No voice actor has ever been Oscar nominated for their work. Ed Asner ought to become the first. His characterisation of Carl is as deep and detailed as any that has been seen on screen this year. He’s extremely funny, but also wrings every drop of emotion out of the moments when Carl talks to his late wife and out of his growing fondness for Russell, without ever overplaying a moment. As Russell, 9-year-old Jordan Nagai is also splendid. His dialogue is that of an 8-year-old; complete with all the complaining, all the over excitement, and all the moments that he can’t quite edit himself, that you might expect. Nagai plays Russell with an openness and innocence that is hard not to warm to and, like Asner’s, his performance never feels acted. You identify with these people, despite the fact that all they are is a collection of pixels, and much of that is thanks to Asner and Nagai. Credit is also particularly due three more members of Up’s vocal cast. Christopher Plummer lends his authoritative tones to the film’s villain, making him pretty chilling. Bob Peterson gives a pair of hilarious performances as ‘talking’ dogs Dug and Alpha. Dug comes close to stealing the show at times, and is easily the funniest thing in what is a very funny film. Elie Docter has only a small role, but it is in some ways the most important in the film, as she voices the young Ellie, and it is her sweet, slightly lisping, infectiously energetic performance that gives Ellie the personality and warmth that then powers the film.

Of course those voices are only half the acting job of an animated film, and Pixar’s team of animators have, once again, outdone themselves. It’s not just the technical mastery - the photo real backgrounds of Paradise Falls, the realistic stubble on Carl’s face, the fur on the many, many dogs - it’s the fact that the animation is so fluid and real that even though the characters are stylised, and not really remotely like real humans, that you never question the reality of the film. There’s such mobility, such subtlety of expression, in all the character models that Pixar often don’t need their voices to make you laugh or make you cry.

The 3D is technically perfect, and for the first time I didn’t find that the process took me out of the film. However, I’m still not convinced that there’s any point, beyond a commercial and anti-piracy one, to using 3D. There’s not a single shot in Up that suggests that it needs to be in 3D. Yes, the depth illusion works well, but it isn’t as if 2D has ever had a problem in portraying depth (the trailer for Man on Wire gave me vertigo just as effectively as some of the flying sequences towards the end of Up did). 3D is a gimmick, plain and simple, it’s a gimmick that, sadly, darkens the very specific colour palette that Docter and Peterson have used for this film, and thus I can’t really see the 3D version as the proper version of the film. However, in this case, 3D is a gimmick that Up is simply too good to be messed up by.

Up divides quite neatly into three acts, and if there is any downside at all to this film then it is that the second act, in which Carl and Russell begin their adventure, is perhaps not as stunningly brilliant as the rest of the film. It suffers from a slight lack of momentum. But this is no more than hair splitting.
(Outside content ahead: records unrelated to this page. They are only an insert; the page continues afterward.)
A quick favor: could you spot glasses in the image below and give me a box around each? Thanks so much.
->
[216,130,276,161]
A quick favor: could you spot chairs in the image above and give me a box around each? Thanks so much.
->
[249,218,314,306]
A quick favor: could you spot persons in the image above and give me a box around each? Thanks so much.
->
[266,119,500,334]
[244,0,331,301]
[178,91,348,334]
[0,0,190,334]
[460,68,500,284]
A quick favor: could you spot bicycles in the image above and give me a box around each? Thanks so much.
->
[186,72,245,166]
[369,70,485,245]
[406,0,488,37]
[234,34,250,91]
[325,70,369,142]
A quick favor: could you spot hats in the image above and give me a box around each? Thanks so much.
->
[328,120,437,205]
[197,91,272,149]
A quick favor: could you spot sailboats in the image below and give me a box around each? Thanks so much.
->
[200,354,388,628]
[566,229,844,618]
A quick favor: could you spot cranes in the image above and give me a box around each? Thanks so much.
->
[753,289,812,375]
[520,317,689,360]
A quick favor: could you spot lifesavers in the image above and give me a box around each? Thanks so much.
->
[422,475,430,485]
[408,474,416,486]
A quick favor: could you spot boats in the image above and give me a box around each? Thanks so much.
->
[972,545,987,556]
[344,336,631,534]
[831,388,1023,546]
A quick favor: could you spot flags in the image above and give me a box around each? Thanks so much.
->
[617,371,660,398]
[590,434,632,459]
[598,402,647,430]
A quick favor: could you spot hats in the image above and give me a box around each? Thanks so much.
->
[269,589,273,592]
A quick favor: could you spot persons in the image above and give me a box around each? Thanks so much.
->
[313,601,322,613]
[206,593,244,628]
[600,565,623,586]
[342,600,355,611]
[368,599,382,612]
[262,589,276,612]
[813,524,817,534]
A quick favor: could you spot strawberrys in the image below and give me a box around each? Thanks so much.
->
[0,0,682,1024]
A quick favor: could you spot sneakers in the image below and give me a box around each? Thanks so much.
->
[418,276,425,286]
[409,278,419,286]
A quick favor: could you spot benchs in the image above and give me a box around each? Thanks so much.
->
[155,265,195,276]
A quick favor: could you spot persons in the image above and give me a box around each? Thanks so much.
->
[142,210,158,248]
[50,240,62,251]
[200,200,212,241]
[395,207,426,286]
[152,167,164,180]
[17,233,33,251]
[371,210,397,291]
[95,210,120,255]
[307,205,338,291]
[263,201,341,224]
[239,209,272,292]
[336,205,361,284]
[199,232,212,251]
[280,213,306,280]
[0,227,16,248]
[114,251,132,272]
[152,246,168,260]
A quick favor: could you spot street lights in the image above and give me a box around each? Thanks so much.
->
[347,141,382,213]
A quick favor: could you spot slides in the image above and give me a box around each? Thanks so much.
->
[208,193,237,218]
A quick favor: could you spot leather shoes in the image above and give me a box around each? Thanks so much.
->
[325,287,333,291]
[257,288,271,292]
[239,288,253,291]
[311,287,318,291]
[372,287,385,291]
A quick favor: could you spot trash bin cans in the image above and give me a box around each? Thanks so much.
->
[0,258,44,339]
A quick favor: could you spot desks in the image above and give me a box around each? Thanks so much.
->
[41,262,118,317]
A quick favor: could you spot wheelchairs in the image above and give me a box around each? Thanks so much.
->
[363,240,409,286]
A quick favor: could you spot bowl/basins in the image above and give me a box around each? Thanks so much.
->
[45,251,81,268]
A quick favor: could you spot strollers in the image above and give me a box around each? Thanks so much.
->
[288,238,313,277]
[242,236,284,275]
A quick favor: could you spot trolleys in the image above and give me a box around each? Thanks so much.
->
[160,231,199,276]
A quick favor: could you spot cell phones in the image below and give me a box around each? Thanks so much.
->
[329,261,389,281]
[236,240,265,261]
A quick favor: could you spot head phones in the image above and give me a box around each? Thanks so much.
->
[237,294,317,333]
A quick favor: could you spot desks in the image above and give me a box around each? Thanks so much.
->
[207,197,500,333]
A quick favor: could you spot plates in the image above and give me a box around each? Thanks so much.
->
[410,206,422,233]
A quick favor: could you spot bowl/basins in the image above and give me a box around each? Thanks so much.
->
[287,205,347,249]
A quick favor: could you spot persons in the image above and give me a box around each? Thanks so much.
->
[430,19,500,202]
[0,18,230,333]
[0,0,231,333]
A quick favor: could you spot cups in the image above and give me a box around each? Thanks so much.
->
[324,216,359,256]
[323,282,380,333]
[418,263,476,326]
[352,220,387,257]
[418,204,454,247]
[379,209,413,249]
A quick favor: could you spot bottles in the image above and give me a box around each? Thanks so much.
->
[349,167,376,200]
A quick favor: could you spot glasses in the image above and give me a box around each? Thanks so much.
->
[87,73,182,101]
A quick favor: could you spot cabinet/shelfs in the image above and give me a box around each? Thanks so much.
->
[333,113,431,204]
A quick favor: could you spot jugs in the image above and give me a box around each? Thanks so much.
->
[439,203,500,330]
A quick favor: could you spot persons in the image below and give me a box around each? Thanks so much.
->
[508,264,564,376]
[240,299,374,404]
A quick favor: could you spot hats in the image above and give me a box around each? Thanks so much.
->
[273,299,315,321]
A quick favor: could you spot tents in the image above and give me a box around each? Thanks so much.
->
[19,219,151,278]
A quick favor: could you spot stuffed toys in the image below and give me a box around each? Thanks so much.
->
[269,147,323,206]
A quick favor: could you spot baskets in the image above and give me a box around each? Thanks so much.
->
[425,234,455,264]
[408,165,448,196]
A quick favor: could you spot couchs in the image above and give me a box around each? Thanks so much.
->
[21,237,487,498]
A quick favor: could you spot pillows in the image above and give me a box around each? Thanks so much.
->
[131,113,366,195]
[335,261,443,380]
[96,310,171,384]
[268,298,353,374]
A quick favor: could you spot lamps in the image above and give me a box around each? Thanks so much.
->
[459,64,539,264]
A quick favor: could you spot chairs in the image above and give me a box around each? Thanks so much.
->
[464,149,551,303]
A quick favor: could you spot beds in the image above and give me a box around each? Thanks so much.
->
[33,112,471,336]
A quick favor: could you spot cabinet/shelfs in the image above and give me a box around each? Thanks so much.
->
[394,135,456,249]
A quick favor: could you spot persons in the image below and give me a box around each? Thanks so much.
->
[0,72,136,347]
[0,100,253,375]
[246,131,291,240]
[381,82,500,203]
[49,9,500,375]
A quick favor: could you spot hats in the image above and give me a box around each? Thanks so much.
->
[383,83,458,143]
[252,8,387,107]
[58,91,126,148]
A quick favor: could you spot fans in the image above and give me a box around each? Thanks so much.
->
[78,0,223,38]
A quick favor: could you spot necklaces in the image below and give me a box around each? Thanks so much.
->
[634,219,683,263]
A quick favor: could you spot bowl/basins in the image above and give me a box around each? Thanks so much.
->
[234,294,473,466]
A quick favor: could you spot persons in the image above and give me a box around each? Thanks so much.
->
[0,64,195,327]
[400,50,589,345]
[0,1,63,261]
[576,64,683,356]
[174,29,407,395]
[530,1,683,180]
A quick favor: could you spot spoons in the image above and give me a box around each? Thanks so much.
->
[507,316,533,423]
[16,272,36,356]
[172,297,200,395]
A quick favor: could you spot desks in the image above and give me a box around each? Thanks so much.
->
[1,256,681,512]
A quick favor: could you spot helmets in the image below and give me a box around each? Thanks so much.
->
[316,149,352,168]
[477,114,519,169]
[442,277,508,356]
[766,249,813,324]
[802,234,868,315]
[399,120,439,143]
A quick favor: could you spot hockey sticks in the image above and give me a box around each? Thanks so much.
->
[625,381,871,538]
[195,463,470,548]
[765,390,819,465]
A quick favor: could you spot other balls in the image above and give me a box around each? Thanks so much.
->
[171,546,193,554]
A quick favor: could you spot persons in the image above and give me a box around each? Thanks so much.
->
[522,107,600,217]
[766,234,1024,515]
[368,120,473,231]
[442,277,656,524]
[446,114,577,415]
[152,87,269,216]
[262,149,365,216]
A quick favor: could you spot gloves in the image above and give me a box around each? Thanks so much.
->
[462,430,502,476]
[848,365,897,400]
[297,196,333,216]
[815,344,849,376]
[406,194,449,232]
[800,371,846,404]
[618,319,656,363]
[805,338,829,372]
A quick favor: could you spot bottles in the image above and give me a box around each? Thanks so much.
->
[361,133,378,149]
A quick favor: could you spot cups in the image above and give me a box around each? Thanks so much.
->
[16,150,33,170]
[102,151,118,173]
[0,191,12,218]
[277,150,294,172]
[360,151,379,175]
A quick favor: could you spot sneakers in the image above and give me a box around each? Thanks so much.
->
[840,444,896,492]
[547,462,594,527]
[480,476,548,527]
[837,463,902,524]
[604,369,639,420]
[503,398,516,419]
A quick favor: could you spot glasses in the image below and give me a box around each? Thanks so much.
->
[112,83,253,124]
Even in these sequences Up is better than almost any other film released this year, it just isn’t quite soaring to the heights achieved by the rest of the movie. The finale really picks up, with a series of genuinely perilous looking and exciting action sequences. Even here though Pixar never forget to bring the funny, with a particularly gut busting joke during a ‘swordfight’ between Carl and Christopher Plummer’s Charles Muntz.

Up is genuinely stunning cinema. What I really want from a movie is to be affected, and in that respect Up delivers over and over. I laughed over and over and I cried three times. I honestly don’t see how you could remain unmoved by this brilliant film. See it in 2D, see in 3D, just make sure that you see it.